The entries should be written out again exactly as they read.
-- Opening Marker --
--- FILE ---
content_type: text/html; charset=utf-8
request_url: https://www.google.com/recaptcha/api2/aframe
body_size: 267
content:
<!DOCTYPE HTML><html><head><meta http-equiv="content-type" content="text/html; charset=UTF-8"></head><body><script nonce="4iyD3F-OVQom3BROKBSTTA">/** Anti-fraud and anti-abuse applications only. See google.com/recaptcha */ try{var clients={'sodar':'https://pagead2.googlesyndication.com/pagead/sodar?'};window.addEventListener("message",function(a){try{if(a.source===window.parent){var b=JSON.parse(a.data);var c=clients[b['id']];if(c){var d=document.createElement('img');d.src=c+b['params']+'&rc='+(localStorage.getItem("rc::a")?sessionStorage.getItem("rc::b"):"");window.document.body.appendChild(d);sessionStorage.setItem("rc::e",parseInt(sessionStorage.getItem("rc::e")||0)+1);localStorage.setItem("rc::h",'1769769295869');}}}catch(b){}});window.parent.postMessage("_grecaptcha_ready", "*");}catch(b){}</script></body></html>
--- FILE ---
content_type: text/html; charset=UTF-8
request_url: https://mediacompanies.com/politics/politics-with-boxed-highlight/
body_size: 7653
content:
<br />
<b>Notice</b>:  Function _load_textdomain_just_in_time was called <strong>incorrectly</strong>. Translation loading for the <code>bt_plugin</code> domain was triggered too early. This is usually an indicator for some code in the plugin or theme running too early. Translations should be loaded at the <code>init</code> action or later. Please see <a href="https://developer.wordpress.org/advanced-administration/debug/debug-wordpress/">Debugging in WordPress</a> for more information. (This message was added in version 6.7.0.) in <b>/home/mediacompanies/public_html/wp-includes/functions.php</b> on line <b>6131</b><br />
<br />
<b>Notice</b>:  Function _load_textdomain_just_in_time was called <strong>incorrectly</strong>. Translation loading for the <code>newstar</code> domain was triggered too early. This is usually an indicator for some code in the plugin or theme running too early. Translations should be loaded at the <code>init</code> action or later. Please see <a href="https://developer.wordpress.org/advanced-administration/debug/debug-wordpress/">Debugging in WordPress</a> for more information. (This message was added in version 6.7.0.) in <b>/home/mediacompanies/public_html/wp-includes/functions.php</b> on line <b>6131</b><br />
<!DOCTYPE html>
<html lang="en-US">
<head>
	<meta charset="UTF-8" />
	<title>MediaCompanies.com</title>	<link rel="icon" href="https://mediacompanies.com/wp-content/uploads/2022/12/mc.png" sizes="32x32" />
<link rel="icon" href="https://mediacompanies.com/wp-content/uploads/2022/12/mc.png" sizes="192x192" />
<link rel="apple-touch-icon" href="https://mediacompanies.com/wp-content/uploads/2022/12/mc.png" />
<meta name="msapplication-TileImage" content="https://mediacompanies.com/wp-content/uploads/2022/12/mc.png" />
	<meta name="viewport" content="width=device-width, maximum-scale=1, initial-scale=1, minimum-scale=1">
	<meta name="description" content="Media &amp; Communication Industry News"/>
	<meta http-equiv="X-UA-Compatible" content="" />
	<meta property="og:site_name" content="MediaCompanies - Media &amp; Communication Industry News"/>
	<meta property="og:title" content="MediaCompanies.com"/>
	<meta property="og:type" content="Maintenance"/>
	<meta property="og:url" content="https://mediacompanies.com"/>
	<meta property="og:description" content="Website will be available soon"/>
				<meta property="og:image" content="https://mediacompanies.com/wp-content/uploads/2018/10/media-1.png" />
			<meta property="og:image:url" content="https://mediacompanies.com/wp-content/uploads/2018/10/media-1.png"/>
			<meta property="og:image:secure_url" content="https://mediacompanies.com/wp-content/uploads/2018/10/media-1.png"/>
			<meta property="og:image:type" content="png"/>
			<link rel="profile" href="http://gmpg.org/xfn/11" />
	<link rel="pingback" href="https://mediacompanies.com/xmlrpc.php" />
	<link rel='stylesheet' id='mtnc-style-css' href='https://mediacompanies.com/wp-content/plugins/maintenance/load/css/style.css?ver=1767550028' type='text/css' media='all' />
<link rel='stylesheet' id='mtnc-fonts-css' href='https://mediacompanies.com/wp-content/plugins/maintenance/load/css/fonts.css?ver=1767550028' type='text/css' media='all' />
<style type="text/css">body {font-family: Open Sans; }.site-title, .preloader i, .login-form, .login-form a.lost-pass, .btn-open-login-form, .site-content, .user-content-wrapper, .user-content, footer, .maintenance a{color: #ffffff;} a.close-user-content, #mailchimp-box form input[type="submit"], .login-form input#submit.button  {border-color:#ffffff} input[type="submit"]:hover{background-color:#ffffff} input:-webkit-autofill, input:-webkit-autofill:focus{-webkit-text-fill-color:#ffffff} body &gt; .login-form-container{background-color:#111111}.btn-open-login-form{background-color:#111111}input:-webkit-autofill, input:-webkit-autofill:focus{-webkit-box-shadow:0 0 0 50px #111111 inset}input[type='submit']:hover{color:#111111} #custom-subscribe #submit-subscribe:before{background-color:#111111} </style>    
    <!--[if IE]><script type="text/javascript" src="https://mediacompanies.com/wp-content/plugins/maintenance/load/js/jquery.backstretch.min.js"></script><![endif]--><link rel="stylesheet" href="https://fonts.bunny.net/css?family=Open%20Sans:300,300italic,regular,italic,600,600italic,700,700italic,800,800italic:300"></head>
-- Closing Marker --
| Written answer |
--- FILE ---
content_type: text/html; charset=utf-8
request_url: https://www.google.com/recaptcha/api2/aframe
body_size: 267
content:
<!DOCTYPE HTML><html><head><meta http-equiv="content-type" content="text/html; charset=UTF-8"></head><body><script nonce="4iyD3F-OVQom3BROKBSTTA">/** Anti-fraud and anti-abuse applications only. See google.com/recaptcha */ try{var clients={'sodar':'https://pagead2.googlesyndication.com/pagead/sodar?'};window.addEventListener("message",function(a){try{if(a.source===window.parent){var b=JSON.parse(a.data);var c=clients[b['id']];if(c){var d=document.createElement('img');d.src=c+b['params']+'&rc='+(localStorage.getItem("rc::a")?sessionStorage.getItem("rc::b"):"");window.document.body.appendChild(d);sessionStorage.setItem("rc::e",parseInt(sessionStorage.getItem("rc::e")||0)+1);localStorage.setItem("rc::h",'1769769295869');}}}catch(b){}});window.parent.postMessage("_grecaptcha_ready", "*");}catch(b){}</script></body></html>
--- FILE ---
content_type: text/html; charset=UTF-8
request_url: https://mediacompanies.com/politics/politics-with-boxed-highlight/
body_size: 7653
content:
<br />
<b>Notice</b>:  Function _load_textdomain_just_in_time was called <strong>incorrectly</strong>. Translation loading for the <code>bt_plugin</code> domain was triggered too early. This is usually an indicator for some code in the plugin or theme running too early. Translations should be loaded at the <code>init</code> action or later. Please see <a href="https://developer.wordpress.org/advanced-administration/debug/debug-wordpress/">Debugging in WordPress</a> for more information. (This message was added in version 6.7.0.) in <b>/home/mediacompanies/public_html/wp-includes/functions.php</b> on line <b>6131</b><br />
<br />
<b>Notice</b>:  Function _load_textdomain_just_in_time was called <strong>incorrectly</strong>. Translation loading for the <code>newstar</code> domain was triggered too early. This is usually an indicator for some code in the plugin or theme running too early. Translations should be loaded at the <code>init</code> action or later. Please see <a href="https://developer.wordpress.org/advanced-administration/debug/debug-wordpress/">Debugging in WordPress</a> for more information. (This message was added in version 6.7.0.) in <b>/home/mediacompanies/public_html/wp-includes/functions.php</b> on line <b>6131</b><br />
<!DOCTYPE html>
<html lang="en-US">
<head>
	<meta charset="UTF-8" />
	<title>MediaCompanies.com</title>	<link rel="icon" href="https://mediacompanies.com/wp-content/uploads/2022/12/mc.png" sizes="32x32" />
<link rel="icon" href="https://mediacompanies.com/wp-content/uploads/2022/12/mc.png" sizes="192x192" />
<link rel="apple-touch-icon" href="https://mediacompanies.com/wp-content/uploads/2022/12/mc.png" />
<meta name="msapplication-TileImage" content="https://mediacompanies.com/wp-content/uploads/2022/12/mc.png" />
	<meta name="viewport" content="width=device-width, maximum-scale=1, initial-scale=1, minimum-scale=1">
	<meta name="description" content="Media &amp; Communication Industry News"/>
	<meta http-equiv="X-UA-Compatible" content="" />
	<meta property="og:site_name" content="MediaCompanies - Media &amp; Communication Industry News"/>
	<meta property="og:title" content="MediaCompanies.com"/>
	<meta property="og:type" content="Maintenance"/>
	<meta property="og:url" content="https://mediacompanies.com"/>
	<meta property="og:description" content="Website will be available soon"/>
				<meta property="og:image" content="https://mediacompanies.com/wp-content/uploads/2018/10/media-1.png" />
			<meta property="og:image:url" content="https://mediacompanies.com/wp-content/uploads/2018/10/media-1.png"/>
			<meta property="og:image:secure_url" content="https://mediacompanies.com/wp-content/uploads/2018/10/media-1.png"/>
			<meta property="og:image:type" content="png"/>
			<link rel="profile" href="http://gmpg.org/xfn/11" />
	<link rel="pingback" href="https://mediacompanies.com/xmlrpc.php" />
	<link rel='stylesheet' id='mtnc-style-css' href='https://mediacompanies.com/wp-content/plugins/maintenance/load/css/style.css?ver=1767550028' type='text/css' media='all' />
<link rel='stylesheet' id='mtnc-fonts-css' href='https://mediacompanies.com/wp-content/plugins/maintenance/load/css/fonts.css?ver=1767550028' type='text/css' media='all' />
<style type="text/css">body {font-family: Open Sans; }.site-title, .preloader i, .login-form, .login-form a.lost-pass, .btn-open-login-form, .site-content, .user-content-wrapper, .user-content, footer, .maintenance a{color: #ffffff;} a.close-user-content, #mailchimp-box form input[type="submit"], .login-form input#submit.button  {border-color:#ffffff} input[type="submit"]:hover{background-color:#ffffff} input:-webkit-autofill, input:-webkit-autofill:focus{-webkit-text-fill-color:#ffffff} body &gt; .login-form-container{background-color:#111111}.btn-open-login-form{background-color:#111111}input:-webkit-autofill, input:-webkit-autofill:focus{-webkit-box-shadow:0 0 0 50px #111111 inset}input[type='submit']:hover{color:#111111} #custom-subscribe #submit-subscribe:before{background-color:#111111} </style>    
    <!--[if IE]><script type="text/javascript" src="https://mediacompanies.com/wp-content/plugins/maintenance/load/js/jquery.backstretch.min.js"></script><![endif]--><link rel="stylesheet" href="https://fonts.bunny.net/css?family=Open%20Sans:300,300italic,regular,italic,600,600italic,700,700italic,800,800italic:300"></head>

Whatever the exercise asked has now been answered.